- _Provided data_
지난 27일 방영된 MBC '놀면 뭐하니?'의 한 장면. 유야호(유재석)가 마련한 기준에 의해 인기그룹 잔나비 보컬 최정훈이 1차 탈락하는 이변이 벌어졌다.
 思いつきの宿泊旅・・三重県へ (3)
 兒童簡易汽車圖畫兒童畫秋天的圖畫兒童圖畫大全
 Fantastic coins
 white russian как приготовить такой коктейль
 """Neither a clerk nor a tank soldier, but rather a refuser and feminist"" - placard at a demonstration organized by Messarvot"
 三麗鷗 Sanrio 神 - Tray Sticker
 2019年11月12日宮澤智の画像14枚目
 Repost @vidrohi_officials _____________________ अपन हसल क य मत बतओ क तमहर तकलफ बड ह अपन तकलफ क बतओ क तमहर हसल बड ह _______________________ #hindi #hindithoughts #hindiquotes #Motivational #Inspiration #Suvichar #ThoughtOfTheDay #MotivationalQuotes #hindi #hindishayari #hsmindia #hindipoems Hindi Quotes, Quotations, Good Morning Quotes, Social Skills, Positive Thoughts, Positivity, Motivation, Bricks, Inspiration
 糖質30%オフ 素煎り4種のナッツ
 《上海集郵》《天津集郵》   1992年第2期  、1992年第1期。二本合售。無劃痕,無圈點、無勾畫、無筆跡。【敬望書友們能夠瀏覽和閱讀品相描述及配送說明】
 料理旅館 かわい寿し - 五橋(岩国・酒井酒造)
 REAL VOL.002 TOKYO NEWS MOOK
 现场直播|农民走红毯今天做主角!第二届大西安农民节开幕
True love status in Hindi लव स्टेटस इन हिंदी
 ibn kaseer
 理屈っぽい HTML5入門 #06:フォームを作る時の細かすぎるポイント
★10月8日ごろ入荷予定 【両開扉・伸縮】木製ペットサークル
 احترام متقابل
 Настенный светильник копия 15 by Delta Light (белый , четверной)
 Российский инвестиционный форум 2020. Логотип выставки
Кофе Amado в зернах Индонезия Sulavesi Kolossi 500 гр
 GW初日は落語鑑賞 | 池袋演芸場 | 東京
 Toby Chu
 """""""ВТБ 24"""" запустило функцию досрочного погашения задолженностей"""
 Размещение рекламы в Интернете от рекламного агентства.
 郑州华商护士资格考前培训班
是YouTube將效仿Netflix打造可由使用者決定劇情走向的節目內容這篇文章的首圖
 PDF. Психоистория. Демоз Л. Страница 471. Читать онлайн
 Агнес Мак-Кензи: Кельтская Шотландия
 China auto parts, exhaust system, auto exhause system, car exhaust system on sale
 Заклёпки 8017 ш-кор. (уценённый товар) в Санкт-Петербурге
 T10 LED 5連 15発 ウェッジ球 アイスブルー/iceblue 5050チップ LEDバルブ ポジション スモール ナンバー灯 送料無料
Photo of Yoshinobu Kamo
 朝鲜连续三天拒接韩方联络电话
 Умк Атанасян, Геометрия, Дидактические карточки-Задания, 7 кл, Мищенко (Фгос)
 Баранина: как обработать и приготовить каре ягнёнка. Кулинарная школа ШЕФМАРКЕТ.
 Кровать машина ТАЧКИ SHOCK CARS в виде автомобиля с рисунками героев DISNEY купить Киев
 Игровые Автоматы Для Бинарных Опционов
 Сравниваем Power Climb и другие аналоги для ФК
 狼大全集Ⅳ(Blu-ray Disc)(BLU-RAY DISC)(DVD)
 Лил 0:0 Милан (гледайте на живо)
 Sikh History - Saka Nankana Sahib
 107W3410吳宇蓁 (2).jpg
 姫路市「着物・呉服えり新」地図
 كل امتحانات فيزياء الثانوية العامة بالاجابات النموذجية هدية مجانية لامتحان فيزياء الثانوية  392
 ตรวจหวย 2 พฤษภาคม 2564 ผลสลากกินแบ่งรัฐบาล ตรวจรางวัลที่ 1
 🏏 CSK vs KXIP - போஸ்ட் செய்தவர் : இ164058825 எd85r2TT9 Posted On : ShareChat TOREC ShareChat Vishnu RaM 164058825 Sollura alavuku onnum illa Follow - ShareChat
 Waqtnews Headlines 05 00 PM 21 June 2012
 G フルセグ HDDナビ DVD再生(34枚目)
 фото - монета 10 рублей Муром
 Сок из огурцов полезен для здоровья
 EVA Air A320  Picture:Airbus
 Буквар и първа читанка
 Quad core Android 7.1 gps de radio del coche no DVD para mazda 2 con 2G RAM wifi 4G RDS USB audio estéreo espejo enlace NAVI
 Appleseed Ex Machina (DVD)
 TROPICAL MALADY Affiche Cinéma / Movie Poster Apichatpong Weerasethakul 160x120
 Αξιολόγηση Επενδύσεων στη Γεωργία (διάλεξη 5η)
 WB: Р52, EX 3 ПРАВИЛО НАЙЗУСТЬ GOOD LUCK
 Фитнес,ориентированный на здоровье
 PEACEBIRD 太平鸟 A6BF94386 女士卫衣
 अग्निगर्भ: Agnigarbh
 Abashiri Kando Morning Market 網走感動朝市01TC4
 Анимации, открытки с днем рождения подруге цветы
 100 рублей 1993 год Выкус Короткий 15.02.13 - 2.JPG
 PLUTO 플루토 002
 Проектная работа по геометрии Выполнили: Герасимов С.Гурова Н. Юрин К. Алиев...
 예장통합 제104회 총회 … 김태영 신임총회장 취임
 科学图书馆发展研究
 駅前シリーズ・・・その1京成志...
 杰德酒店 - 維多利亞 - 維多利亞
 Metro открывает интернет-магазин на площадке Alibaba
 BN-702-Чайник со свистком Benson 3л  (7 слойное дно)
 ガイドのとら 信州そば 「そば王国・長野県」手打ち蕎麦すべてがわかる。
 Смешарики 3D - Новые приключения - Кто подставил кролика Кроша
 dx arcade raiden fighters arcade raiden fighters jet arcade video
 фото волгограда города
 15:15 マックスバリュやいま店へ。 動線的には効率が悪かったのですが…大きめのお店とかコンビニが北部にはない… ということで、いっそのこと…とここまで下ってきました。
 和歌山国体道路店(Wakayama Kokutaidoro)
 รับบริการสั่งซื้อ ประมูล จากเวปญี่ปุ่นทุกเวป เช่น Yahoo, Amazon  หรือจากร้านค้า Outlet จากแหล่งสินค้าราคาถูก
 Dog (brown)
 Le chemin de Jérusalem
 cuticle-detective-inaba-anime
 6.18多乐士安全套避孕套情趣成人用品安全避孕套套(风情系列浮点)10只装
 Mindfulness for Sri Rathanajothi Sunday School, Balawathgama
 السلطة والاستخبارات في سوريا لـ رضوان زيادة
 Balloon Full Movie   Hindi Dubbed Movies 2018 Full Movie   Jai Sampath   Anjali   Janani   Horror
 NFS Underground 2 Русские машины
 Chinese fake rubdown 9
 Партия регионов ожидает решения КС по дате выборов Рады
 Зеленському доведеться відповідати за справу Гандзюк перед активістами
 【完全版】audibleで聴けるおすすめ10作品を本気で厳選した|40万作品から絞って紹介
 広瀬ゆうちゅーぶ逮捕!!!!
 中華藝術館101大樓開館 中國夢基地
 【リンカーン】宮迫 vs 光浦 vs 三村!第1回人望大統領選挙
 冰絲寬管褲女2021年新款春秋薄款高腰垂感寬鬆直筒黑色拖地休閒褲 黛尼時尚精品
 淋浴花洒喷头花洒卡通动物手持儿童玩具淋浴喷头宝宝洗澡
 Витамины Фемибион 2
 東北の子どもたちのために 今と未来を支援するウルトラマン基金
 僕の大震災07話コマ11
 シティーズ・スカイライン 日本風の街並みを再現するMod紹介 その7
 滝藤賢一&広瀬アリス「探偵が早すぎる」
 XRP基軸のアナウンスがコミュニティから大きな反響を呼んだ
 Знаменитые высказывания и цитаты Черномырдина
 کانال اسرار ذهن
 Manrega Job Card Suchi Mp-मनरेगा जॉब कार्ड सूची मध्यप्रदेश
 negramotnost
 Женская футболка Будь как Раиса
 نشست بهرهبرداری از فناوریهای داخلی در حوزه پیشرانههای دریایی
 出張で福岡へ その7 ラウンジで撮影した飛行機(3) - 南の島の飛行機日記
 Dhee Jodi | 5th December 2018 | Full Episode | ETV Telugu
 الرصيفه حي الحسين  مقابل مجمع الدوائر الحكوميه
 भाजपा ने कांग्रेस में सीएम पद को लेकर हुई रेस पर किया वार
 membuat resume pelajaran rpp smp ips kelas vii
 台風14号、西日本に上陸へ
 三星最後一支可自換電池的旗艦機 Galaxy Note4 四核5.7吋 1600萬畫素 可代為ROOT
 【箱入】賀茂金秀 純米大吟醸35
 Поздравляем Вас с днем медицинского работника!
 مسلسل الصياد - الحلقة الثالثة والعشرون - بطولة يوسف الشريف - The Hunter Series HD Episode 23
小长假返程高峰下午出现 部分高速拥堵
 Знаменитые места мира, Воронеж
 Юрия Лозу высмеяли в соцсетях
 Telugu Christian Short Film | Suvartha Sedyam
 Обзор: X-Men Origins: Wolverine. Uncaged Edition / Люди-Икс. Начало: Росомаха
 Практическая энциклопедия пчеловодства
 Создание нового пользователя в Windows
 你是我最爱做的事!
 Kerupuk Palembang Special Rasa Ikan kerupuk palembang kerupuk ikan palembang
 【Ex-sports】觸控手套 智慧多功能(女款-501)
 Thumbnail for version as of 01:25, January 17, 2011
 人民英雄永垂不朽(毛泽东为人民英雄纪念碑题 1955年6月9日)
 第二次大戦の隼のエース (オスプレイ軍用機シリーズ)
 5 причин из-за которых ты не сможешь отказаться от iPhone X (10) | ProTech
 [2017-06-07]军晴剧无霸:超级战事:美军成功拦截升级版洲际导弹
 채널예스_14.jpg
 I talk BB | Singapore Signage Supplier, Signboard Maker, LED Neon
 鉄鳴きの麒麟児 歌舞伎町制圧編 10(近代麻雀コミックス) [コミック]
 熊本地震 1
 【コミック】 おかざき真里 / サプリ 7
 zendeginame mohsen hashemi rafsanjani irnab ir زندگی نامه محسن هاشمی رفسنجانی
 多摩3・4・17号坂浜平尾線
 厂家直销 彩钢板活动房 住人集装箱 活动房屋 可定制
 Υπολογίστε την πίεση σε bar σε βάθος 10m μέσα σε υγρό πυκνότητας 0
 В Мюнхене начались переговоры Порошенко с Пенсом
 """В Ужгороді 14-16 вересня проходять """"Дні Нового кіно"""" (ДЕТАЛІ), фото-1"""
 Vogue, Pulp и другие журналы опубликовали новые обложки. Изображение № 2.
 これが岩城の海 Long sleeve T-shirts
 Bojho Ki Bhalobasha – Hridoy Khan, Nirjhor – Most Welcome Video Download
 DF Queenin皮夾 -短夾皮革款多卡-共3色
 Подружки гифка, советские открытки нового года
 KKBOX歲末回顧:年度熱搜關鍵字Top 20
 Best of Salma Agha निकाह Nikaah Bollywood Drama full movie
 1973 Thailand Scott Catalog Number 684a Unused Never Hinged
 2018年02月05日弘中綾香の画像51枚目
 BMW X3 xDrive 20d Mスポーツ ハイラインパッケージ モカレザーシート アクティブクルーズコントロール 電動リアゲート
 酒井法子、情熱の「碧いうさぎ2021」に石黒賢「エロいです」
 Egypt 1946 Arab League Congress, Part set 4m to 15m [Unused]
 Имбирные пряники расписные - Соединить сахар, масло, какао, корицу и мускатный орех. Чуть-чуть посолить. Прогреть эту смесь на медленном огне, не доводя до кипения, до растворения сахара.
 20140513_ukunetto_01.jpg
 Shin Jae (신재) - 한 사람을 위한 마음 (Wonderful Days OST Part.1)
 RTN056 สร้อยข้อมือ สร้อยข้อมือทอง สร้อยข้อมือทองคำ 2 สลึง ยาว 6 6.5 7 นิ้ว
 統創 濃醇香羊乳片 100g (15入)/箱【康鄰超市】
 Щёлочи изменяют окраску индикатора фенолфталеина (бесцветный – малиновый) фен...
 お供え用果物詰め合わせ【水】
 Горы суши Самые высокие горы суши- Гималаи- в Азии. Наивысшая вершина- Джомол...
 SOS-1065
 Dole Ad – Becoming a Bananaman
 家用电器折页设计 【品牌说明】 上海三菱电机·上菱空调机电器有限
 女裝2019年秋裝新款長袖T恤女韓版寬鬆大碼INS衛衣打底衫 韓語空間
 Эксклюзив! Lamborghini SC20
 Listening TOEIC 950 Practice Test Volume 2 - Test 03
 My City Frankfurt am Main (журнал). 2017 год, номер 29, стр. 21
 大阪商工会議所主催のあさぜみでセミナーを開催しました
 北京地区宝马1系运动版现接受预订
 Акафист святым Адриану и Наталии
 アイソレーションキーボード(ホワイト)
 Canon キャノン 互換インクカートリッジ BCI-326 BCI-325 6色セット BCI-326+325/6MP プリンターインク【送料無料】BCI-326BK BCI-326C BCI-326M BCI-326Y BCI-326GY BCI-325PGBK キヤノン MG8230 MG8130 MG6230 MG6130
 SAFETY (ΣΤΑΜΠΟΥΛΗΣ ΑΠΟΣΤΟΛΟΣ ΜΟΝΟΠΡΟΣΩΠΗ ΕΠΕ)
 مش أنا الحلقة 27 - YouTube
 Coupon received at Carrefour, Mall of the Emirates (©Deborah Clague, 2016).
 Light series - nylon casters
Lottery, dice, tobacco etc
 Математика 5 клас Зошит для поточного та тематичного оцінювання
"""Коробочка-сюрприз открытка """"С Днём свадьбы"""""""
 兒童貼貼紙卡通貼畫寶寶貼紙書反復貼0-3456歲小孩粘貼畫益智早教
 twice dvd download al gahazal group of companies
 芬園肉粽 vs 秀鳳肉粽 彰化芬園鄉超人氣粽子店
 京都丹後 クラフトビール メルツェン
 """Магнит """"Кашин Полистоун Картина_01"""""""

- _Exercise description_
Return, word for word, the lines of the data above from the line with "兒童簡易汽車圖畫兒童畫秋天的圖畫兒童圖畫大全" through the line with "True love status in Hindi लव स्टेटस इन हिंदी", inclusive.

- _Exercise response_
 兒童簡易汽車圖畫兒童畫秋天的圖畫兒童圖畫大全
 Fantastic coins
 white russian как приготовить такой коктейль
 """Neither a clerk nor a tank soldier, but rather a refuser and feminist"" - placard at a demonstration organized by Messarvot"
 三麗鷗 Sanrio 神 - Tray Sticker
 2019年11月12日宮澤智の画像14枚目
 Repost @vidrohi_officials _____________________ अपन हसल क य मत बतओ क तमहर तकलफ बड ह अपन तकलफ क बतओ क तमहर हसल बड ह _______________________ #hindi #hindithoughts #hindiquotes #Motivational #Inspiration #Suvichar #ThoughtOfTheDay #MotivationalQuotes #hindi #hindishayari #hsmindia #hindipoems Hindi Quotes, Quotations, Good Morning Quotes, Social Skills, Positive Thoughts, Positivity, Motivation, Bricks, Inspiration
 糖質30%オフ 素煎り4種のナッツ
 《上海集郵》《天津集郵》   1992年第2期  、1992年第1期。二本合售。無劃痕,無圈點、無勾畫、無筆跡。【敬望書友們能夠瀏覽和閱讀品相描述及配送說明】
 料理旅館 かわい寿し - 五橋(岩国・酒井酒造)
 REAL VOL.002 TOKYO NEWS MOOK
 现场直播|农民走红毯今天做主角!第二届大西安农民节开幕
True love status in Hindi लव स्टेटस इन हिंदी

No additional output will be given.